Euskera, speaking the mind of Basque people
Basque language and Basque identity are two sides of the same coin. In Bizkaia, every region has its own way of speaking the language
Basque or Euskera is a very old language. It has helped shape the character of Basque people. Today, there are a little over 92,000 speakers of Euskera. Efforts are constantly being made to keep the language alive.

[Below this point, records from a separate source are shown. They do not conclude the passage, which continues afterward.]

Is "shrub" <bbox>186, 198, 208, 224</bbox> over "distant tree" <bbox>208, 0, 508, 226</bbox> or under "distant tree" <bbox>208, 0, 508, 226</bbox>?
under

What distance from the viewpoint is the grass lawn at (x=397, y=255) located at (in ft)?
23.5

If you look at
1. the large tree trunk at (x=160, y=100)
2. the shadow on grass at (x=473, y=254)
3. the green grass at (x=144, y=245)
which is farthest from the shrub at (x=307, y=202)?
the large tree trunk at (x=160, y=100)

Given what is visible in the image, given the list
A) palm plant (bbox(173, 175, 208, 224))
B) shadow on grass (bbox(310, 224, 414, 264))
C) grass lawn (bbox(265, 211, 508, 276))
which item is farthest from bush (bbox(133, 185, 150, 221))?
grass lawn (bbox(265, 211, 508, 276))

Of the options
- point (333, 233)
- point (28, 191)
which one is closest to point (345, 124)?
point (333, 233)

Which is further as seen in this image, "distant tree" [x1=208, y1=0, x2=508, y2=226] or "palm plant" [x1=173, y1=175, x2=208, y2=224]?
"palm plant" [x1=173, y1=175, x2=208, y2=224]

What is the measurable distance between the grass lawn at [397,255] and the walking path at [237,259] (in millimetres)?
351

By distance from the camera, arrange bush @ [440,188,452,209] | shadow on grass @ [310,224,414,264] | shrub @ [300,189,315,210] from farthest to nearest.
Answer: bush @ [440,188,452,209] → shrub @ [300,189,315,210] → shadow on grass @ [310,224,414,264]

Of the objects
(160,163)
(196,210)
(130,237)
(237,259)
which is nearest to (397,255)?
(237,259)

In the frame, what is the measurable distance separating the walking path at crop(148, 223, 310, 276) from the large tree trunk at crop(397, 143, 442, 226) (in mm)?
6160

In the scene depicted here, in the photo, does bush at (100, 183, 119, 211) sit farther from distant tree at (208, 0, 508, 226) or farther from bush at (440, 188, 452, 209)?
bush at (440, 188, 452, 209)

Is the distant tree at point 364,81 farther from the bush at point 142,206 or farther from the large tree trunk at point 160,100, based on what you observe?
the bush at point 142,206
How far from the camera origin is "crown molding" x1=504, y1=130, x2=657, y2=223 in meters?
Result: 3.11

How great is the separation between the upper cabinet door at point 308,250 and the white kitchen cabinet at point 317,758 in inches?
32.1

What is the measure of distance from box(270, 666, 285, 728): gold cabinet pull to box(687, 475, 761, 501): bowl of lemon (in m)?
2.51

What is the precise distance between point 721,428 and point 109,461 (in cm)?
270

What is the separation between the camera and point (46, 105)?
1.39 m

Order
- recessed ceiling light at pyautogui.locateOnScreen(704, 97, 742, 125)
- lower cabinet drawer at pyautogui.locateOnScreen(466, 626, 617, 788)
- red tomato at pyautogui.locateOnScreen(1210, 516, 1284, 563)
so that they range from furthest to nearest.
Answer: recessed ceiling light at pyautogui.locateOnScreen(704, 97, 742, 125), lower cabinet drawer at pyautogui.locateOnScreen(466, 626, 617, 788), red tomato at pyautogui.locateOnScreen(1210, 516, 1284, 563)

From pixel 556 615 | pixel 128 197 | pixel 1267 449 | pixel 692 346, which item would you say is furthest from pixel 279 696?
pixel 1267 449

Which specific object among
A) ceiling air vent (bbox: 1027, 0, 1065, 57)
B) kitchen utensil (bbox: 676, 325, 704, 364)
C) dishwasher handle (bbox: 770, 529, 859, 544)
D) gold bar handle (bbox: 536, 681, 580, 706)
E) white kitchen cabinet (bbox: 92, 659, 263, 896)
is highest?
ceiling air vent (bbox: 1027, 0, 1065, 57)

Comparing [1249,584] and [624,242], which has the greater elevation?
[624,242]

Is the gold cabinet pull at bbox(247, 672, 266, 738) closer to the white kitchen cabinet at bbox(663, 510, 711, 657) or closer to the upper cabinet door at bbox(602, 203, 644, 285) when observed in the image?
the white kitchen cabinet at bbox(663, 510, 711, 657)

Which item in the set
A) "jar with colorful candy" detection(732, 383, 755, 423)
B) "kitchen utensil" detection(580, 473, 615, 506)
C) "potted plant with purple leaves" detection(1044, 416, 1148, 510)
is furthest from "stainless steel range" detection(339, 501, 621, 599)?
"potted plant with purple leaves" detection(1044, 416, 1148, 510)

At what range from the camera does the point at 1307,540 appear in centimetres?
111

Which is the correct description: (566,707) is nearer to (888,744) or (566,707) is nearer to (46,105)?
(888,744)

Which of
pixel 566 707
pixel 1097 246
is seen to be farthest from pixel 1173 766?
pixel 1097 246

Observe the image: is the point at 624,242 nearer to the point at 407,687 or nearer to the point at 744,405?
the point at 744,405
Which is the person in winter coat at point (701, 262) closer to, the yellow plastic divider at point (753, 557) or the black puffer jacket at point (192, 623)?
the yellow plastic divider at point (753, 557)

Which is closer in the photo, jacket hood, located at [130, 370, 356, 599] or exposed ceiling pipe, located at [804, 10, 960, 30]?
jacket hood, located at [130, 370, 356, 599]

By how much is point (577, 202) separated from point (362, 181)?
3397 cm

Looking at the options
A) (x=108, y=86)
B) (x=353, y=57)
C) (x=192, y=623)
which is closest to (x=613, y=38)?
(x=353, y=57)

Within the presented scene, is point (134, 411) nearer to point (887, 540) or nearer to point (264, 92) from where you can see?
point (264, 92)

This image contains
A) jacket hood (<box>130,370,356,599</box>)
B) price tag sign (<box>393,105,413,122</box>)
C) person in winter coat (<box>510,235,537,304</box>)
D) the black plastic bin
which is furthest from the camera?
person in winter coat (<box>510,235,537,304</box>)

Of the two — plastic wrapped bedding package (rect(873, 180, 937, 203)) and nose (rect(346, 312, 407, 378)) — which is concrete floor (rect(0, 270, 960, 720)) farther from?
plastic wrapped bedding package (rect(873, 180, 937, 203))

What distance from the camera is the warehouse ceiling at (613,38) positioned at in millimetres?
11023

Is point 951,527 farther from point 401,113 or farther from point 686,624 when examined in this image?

Until recently, Euskera was not among the official languages spoken in the Iberian Peninsula. Although it was spoken in every community in Euskal Herria, some never used it in writing. In the early twentieth century, the Academy of the Basque Language, Euskaltzaindia, was founded. Later in the century, the ban on the use of the language imposed during the Spanish Civil War, which continued under the dictatorship, was lifted. The first ikastolas (Basque schools) and night schools were established in the 1960s. This marked the revival of the Basque language.
All things Basque
Basque people are unique: They speak a language of their own and stick to deeply-rooted traditions
Euskera is a dynamic, ever-changing language. It is extraordinary indeed, its features changing according to the region where it is spoken. These characteristics make it richer.
In 1964, all the varieties of Euskera were conflated to produce a standard variety, known as Euskera batua. The existence of a standard language made it easier for Euskera to be recognised as an official language of the Spanish State. Euskera batua was introduced in the educational system and the administration.
Each variety of Euskera (they should not be called dialects) is a Euskalki. Like any modern language, Basque can be adapted to a local usage in its phonetics, grammar and lexicon. The varieties spoken in Zuberoa and Bizkaia are the ones that stand farthest apart.
Euskalkis were studied by scholars like Arnauld de Oihenart, Manuel de Larramendi and Julio Caro Baroja. In Notitia Utriusque Vasconiae, Oihenart mentions four Euskalkis: Akitianarra, Baskoia, Barduliarra and Autrioia. In his Three-Language Dictionary. Larramendi includes Euskera and the Euskalkis in Babel. Caro Baroja compares the linguistic boundaries of Euskalkis to those of an old lineage or early parishes.
Vizcaínos speak the Euskalki of the western area, which is used in most communities in the Deba Valley, as well as in Aramaio (Álava), Urola and Goierri (Gipuzkoa) and La Burunda Valley (Navarra).
The western area Euskalki is characterised by its diversity. There are big differences between Busturialdea and Otxandio's varieties
Bizkaia’s Euskalki in turn comprises two varieties (east and west) and eight different ways of speaking. There are big differences between the Euskera spoken in coastal areas like Busturialdea and the varieties from the hinterland, as in Otxandio-Oleta-Ubide.
The Euskalki in the west is in turn divided into northern and southern varieties. Uribe Kosta, Mungialdea and Txorierri fall within the northern variety, while the Arratia Valley, Zeberio, Orozko, Arrankudiaga, Arakaldo and Galdakao speak the southern variety. In between, in the valley of the river Nervión (Bilbao, Etxebarri, Zaratamo, Basauri, Arrigorriaga and Ugao), people speak a variety of Euskera known as Azpieuskalki.
The east variety is spoken in Lea-Artibai and Durangaldea (two very similar varieties). The Euskera spoken in the coastal area has beautiful, strong sounds, especially in Lekeitio (Lekitto) and Ondarroa (Ondarru). In Debagoiena and the Deba Valley, you can hear a transition between the Euskalkis spoken in the central and western regions.